F-117 Stealth Fighter: What You Need to Know

When aviation fans think of American stealth planes, the first that come to mind are often the F-22 Raptor and F-35 Lightning II. Although the latest fifth-generation fighters are incredible technological feats, none of them represents the first stealth aircraft built specifically to fly in combat.

The U.S. Air Force’s F-117 Nighthawk served as a predecessor to the best-known fighters flying today in many ways. True “stealth” qualities of the Nighthawk are frequently questioned. 

At the time of its commissioning, the U.S. Air Force recognized the aircraft as a stealth fighter. However, the U.S. Air Force designated the airframe as a stealth fighter at the time of its commissioning.

Although the combat days of this airframe are long gone, “retired” Nighthawks have been seen flying over Nevada in recent years.

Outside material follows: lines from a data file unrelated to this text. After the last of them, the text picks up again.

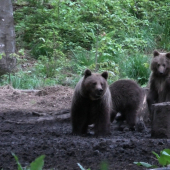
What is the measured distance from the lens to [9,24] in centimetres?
1152

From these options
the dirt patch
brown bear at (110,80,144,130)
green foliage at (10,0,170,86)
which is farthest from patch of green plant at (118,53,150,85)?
brown bear at (110,80,144,130)

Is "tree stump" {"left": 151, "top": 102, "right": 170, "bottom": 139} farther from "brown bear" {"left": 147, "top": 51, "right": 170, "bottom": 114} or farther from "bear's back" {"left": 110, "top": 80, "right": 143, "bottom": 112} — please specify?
"brown bear" {"left": 147, "top": 51, "right": 170, "bottom": 114}

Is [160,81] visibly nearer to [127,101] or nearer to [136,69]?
[127,101]

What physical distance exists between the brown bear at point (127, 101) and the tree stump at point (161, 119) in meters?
1.68

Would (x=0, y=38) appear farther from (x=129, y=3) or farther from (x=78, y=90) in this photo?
(x=78, y=90)

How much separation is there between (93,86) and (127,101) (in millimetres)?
1438

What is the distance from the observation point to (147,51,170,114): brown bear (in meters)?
7.39

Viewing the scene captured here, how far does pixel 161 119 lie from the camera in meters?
5.27

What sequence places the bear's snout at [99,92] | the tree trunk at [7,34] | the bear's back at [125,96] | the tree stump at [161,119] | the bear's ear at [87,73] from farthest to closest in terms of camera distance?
the tree trunk at [7,34]
the bear's back at [125,96]
the bear's ear at [87,73]
the bear's snout at [99,92]
the tree stump at [161,119]

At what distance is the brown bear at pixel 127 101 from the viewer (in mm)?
7035

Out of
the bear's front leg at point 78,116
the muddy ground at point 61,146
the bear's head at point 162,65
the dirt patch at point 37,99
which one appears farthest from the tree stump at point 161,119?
the dirt patch at point 37,99

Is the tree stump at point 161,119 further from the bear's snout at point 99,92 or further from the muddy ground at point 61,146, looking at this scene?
the bear's snout at point 99,92

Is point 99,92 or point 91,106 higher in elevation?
point 99,92

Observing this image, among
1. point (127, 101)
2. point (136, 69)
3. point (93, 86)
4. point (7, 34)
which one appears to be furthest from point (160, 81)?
point (7, 34)
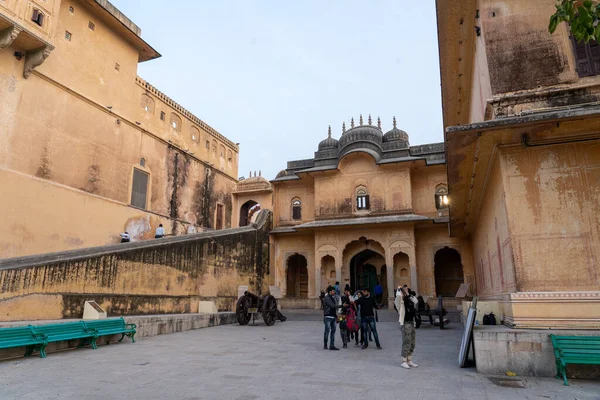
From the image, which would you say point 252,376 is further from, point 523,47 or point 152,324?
point 523,47

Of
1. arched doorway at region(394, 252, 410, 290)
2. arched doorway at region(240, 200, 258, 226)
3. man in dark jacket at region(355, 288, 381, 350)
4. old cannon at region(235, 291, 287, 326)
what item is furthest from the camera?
arched doorway at region(240, 200, 258, 226)

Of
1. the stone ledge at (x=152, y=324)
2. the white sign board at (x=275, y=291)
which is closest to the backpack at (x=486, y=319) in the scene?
the stone ledge at (x=152, y=324)

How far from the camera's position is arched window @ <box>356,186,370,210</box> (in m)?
20.9

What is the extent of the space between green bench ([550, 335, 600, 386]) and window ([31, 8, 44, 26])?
1756 cm

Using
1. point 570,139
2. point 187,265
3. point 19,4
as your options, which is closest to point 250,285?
point 187,265

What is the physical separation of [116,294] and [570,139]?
1092 centimetres

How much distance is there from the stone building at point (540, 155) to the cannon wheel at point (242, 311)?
8.82m

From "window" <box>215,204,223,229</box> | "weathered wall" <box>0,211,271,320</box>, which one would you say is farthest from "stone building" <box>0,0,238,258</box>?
"weathered wall" <box>0,211,271,320</box>

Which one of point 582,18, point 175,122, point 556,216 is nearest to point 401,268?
point 556,216

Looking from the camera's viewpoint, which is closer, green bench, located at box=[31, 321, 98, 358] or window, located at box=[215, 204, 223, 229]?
green bench, located at box=[31, 321, 98, 358]

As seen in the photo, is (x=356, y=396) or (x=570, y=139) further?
(x=570, y=139)

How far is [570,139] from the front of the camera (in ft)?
20.3

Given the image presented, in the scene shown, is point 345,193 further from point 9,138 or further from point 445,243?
point 9,138

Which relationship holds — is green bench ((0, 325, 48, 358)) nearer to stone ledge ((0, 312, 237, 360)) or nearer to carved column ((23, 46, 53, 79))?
stone ledge ((0, 312, 237, 360))
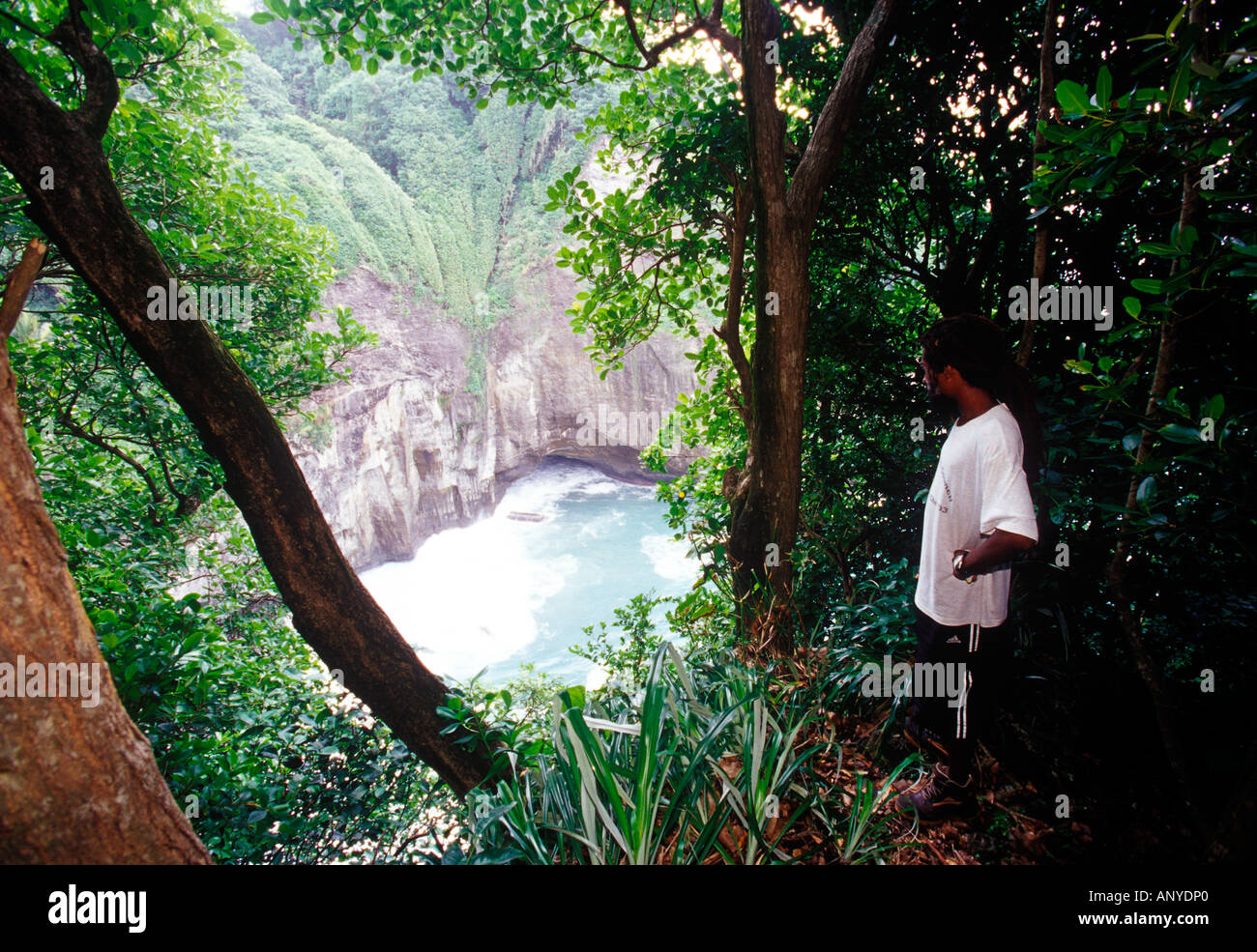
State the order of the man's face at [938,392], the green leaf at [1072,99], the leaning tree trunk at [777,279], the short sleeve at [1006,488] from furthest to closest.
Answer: the leaning tree trunk at [777,279]
the man's face at [938,392]
the short sleeve at [1006,488]
the green leaf at [1072,99]

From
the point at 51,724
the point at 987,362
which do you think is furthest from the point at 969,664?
the point at 51,724

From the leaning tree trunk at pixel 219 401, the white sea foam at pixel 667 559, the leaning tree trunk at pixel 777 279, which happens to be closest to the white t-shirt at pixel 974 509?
the leaning tree trunk at pixel 777 279

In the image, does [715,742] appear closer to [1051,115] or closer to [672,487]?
[672,487]

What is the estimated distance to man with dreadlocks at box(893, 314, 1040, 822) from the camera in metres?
1.59

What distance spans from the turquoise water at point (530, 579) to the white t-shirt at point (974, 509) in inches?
477

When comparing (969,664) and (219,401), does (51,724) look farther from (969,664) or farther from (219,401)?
(969,664)

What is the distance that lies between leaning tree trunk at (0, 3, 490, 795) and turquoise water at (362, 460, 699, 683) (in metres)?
11.4

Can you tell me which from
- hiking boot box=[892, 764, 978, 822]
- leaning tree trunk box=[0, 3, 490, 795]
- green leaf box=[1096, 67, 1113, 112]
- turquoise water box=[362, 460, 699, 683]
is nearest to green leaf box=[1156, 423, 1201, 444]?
green leaf box=[1096, 67, 1113, 112]

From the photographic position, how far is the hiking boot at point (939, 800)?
1.65 m

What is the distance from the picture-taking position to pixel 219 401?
2.07 m

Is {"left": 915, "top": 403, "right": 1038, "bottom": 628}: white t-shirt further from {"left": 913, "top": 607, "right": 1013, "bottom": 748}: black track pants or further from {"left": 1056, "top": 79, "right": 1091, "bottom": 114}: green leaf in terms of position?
{"left": 1056, "top": 79, "right": 1091, "bottom": 114}: green leaf

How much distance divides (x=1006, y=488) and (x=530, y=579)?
60.8 ft

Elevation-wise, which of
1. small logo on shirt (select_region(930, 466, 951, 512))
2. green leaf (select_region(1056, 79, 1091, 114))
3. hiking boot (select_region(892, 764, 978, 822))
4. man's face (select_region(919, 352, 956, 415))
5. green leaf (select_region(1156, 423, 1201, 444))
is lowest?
hiking boot (select_region(892, 764, 978, 822))

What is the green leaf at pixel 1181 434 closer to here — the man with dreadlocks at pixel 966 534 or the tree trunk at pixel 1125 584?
the tree trunk at pixel 1125 584
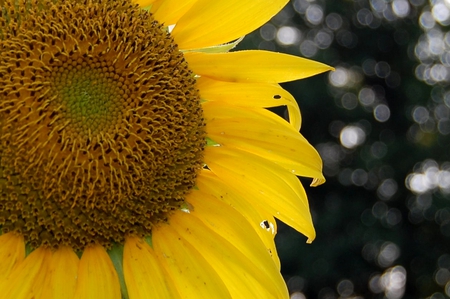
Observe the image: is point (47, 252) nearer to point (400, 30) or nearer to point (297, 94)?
point (297, 94)

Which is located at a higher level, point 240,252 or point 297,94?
point 240,252

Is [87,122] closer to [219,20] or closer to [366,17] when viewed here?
[219,20]

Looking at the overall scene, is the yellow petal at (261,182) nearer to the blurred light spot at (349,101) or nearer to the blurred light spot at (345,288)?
A: the blurred light spot at (349,101)

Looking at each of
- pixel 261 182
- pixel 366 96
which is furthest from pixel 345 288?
pixel 261 182

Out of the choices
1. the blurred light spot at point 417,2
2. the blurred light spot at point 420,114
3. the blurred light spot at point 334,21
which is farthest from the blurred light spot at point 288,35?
the blurred light spot at point 420,114

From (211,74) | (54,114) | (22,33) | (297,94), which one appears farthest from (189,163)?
(297,94)

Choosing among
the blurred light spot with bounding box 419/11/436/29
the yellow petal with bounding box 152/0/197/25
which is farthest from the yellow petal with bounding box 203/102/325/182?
the blurred light spot with bounding box 419/11/436/29

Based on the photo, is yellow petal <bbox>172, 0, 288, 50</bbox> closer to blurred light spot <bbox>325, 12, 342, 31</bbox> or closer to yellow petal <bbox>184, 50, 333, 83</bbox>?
yellow petal <bbox>184, 50, 333, 83</bbox>
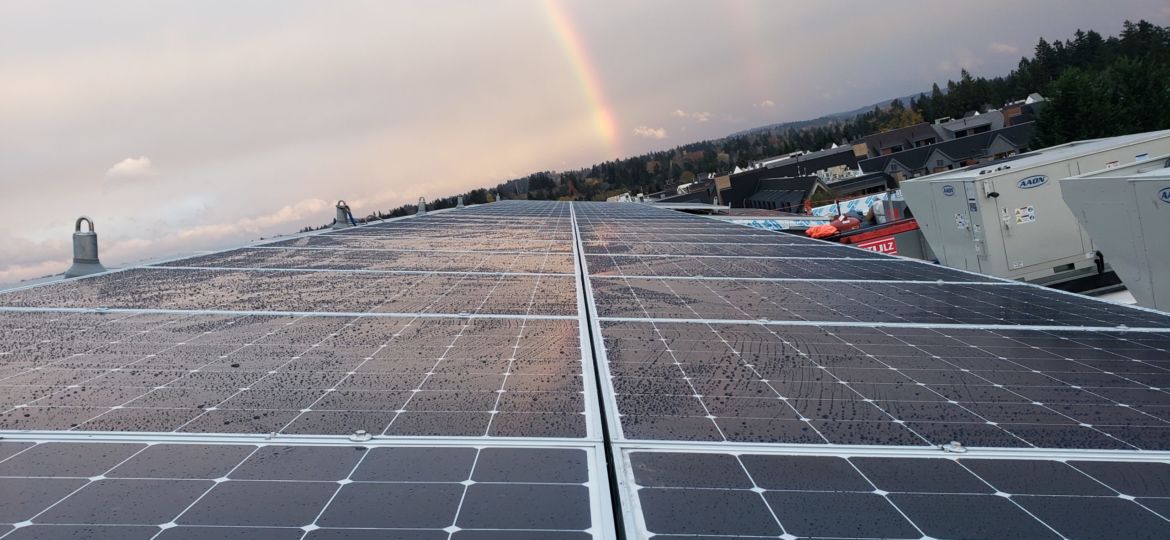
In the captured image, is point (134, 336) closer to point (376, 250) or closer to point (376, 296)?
point (376, 296)

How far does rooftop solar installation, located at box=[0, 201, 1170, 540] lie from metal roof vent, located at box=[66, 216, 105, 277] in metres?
2.61

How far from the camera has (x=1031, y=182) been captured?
19.0 meters

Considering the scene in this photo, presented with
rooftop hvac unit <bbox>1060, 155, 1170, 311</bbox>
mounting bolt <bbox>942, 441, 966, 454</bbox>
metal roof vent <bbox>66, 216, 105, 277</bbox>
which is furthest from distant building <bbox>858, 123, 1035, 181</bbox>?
mounting bolt <bbox>942, 441, 966, 454</bbox>

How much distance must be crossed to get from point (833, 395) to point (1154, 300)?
41.0 ft

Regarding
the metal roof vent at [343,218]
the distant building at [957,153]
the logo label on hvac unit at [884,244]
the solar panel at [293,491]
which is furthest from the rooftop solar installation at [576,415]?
the distant building at [957,153]

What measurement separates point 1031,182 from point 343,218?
2099cm

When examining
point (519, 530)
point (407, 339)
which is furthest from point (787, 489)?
point (407, 339)

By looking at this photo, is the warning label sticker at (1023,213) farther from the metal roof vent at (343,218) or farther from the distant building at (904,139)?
the distant building at (904,139)

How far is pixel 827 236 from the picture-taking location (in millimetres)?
25922

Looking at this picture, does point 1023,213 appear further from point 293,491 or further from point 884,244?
point 293,491

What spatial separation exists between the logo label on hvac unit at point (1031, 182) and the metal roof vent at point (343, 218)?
2017 cm

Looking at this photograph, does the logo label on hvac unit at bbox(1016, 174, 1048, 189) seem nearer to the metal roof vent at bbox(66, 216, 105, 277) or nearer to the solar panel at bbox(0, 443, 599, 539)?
the solar panel at bbox(0, 443, 599, 539)

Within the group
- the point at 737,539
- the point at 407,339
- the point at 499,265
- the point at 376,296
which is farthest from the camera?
the point at 499,265

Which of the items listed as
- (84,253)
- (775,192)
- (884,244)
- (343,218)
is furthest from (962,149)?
(84,253)
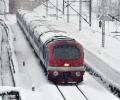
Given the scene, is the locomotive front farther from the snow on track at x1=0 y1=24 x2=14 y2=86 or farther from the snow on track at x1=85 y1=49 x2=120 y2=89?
the snow on track at x1=0 y1=24 x2=14 y2=86

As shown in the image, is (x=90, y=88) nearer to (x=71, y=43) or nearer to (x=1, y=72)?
(x=71, y=43)

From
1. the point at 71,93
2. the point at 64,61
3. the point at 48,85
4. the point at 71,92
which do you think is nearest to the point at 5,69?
the point at 48,85

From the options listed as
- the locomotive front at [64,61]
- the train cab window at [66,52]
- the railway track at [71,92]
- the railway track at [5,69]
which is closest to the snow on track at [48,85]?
the railway track at [71,92]

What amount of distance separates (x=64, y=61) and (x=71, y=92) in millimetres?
2236

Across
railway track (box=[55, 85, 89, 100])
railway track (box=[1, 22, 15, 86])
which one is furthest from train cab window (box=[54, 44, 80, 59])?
railway track (box=[1, 22, 15, 86])

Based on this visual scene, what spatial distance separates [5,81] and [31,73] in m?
2.07

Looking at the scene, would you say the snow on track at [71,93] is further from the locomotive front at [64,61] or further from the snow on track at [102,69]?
the snow on track at [102,69]

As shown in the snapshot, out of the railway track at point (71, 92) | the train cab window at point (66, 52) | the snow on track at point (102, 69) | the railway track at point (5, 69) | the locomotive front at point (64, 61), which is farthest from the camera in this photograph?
the railway track at point (5, 69)

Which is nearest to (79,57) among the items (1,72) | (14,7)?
(1,72)

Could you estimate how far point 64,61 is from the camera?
2533cm

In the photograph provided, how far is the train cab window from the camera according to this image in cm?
2538

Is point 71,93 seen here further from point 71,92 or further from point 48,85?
point 48,85

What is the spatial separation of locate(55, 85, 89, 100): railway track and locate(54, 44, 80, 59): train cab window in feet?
5.72

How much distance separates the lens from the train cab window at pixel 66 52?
25.4 metres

Presentation of the F-117 Nighthawk

Following the Vietnam War, the U.S. Air Force wanted an aircraft stealthy enough to evade the Soviet Union’s increasingly advanced surface-to-air missiles (SAMs). The creation of the F-117 fighter was a black project for years, a highly classified initiative known only to a few of Pentagon officials.

The plane’s nuanced design dates back to the research of Russian scientist Pyotr Yakovlevich Ufimstev, whose work led to advances related to minimizing the radar cross-section of airframes. 

In fact, the former USSR discarded the “diamond shape” concept that emerged from Ufimstev’s work. However, the United States took the ideas of Russian scientists seriously.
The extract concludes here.